### Major Flaw in AVTECH Security Cameras Used to Distribute Mirai Malware
In a troubling turn of events for online security, cybercriminals have been taking advantage of a serious flaw in a popular security camera model, the AVM1203 from the Taiwan-based firm AVTECH, to distribute the infamous Mirai malware. This malware is notorious for transforming compromised Internet of Things (IoT) devices into botnets capable of executing large-scale distributed denial-of-service (DDoS) attacks. The flaw, designated CVE-2024-7029, has been actively exploited since March, according to network security firm Akamai.
#### The Flaw: A Five-Year-Old Vulnerability
The AVM1203 surveillance camera, which is no longer available for purchase or supported by AVTECH, possesses a zero-day vulnerability that has been acknowledged at least since 2019. This issue is found in the “brightness argument in the ‘action='” parameter within the camera’s firmware, particularly in the file `/cgi-bin/supervisor/Factory.cgi`. The vulnerability facilitates command injection, allowing attackers to run malicious code remotely on the compromised devices.
Even though the flaw has been publicly recognized for several years, it wasn’t formally designated until recently with the CVE-2024-7029 identifier. The lack of ongoing support for the camera means that no security updates are provided, forcing users to consider replacing the device to lessen the threat.
#### The Mirai Botnet: An Ongoing Danger
Mirai malware first gained notoriety in September 2016 when a botnet consisting of compromised IoT devices executed a massive DDoS attack that incapacitated the cybersecurity news site Krebs on Security. The botnet, made up of infected webcams, routers, and other IoT devices, could launch DDoS attacks of unprecedented magnitude. In the weeks that followed, Mirai was utilized to assault Internet service providers and other prominent organizations, such as a significant attack on dynamic domain name provider Dyn, leading to widespread disruptions of online services.
The scenario escalated when the creators of Mirai made its source code publicly available, enabling nearly anyone to develop their own botnets using the malware. This decision resulted in a surge of Mirai variants, each able to carry out destructive DDoS attacks.
#### Recent Exploits and Insights
Akamai’s Security Intelligence and Response Team (SIRT) has been actively tracking the recent exploitation of the AVM1203 flaw. By employing a “honeypot”—a network of devices designed to replicate the vulnerable cameras—Akamai has been able to witness the attacks live.

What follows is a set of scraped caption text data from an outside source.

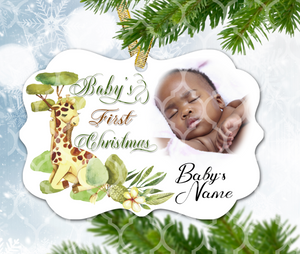 Baby Giraffe 1st Xmas - Front Only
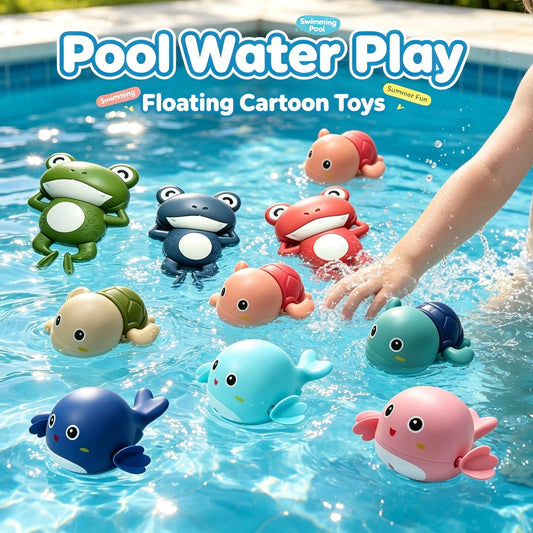 9pcs/6pcs/3pcs/1pc Cute Wind-Up Bath Toys, Frog Turtle Dolphin Floating Water Toys, Cartoon Animal Swimming Toys, Suitable For Toddlers Infants Bath Tub Play Gift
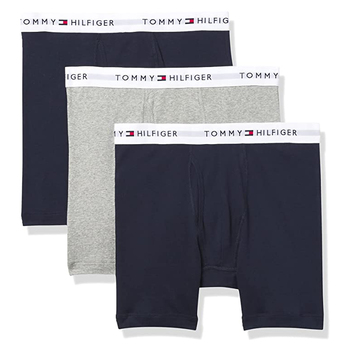 3PK Tommy Hilfiger Men's Size XL Cotton Classic Trunk Underwear Multi NVY/GRY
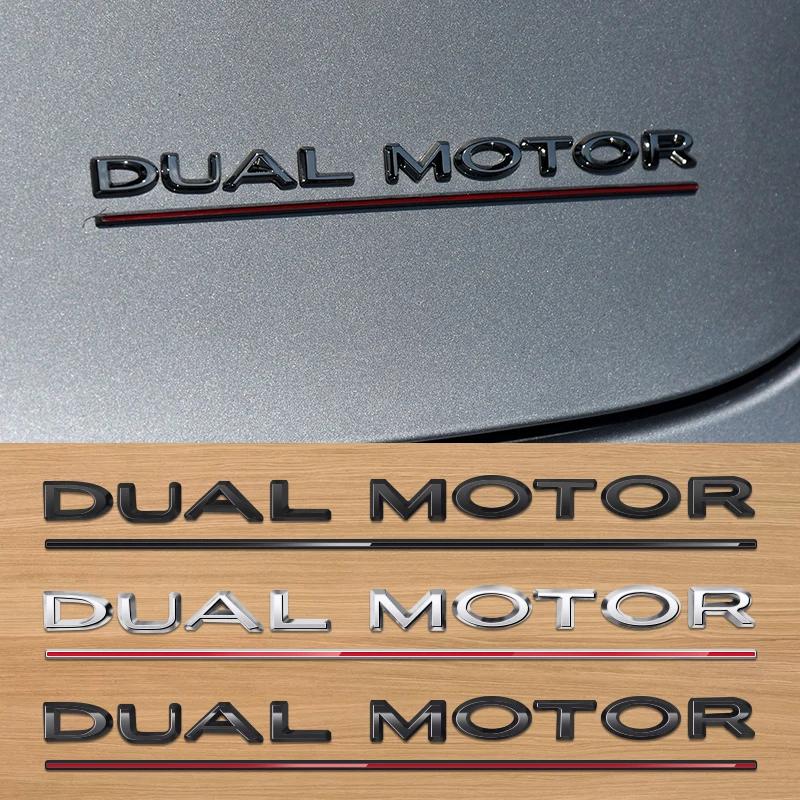 DUAL MOTOR Underlined Letters Emblem for TESLA Model 3/Y/S/X Car Styling Refitting Trunk Badge Sticker Chrome Black Accessories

However, the honeypot configuration does not provide a precise estimate of the botnet’s scale.
The attackers have exploited the vulnerability to deploy a version of the Mirai malware, specifically the Corona Mirai variant, which has been associated with other attacks since 2020. The malware propagates by connecting to numerous hosts via Telnet on ports 23, 2323, and 37215. Once executed, the malware displays the string “Corona” on the console of an infected device, indicating this specific variant.
#### Wider Implications and Recommendations
The exploitation of this flaw underscores the ongoing dangers posed by unsupported and unpatched IoT devices. The AVM1203 camera exemplifies how outdated technology can serve as a conduit for widespread cyberattacks. The U.S. Cybersecurity and Infrastructure Security Agency (CISA) has also released alerts regarding this vulnerability, urging heightened awareness in securing IoT devices.

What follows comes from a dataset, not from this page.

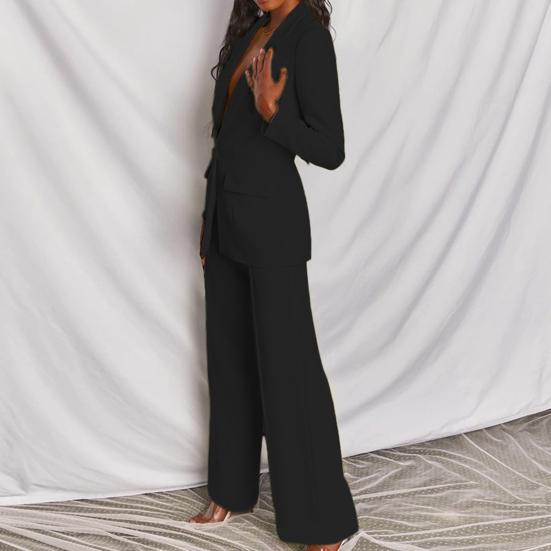 Damen 2-teilige Blazer-Outfits Business Casual Ein-Knopf-Blazerjacke Weitbeinige Elegante Hosen Set Professionelle Arbeits-Büro-Sets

For individuals still using the AVM1203 or similar unsupported gadgets, the most advisable step is to replace them with more secure, modern alternatives. Furthermore, it is crucial to ensure that all IoT devices are not accessible with default credentials, as this represents a frequent entry point for attackers.
#### Conclusion
The exploitation of the AVM1203 vulnerability to disseminate Mirai malware highlights the critical need for keeping security measures current for all Internet-connected devices. As IoT devices become increasingly woven into our everyday lives, the urgency for strong cybersecurity practices continues to rise. Users must stay alert, ensuring that their devices are secure and supported, to avoid becoming unintentional participants in the next significant cyberattack.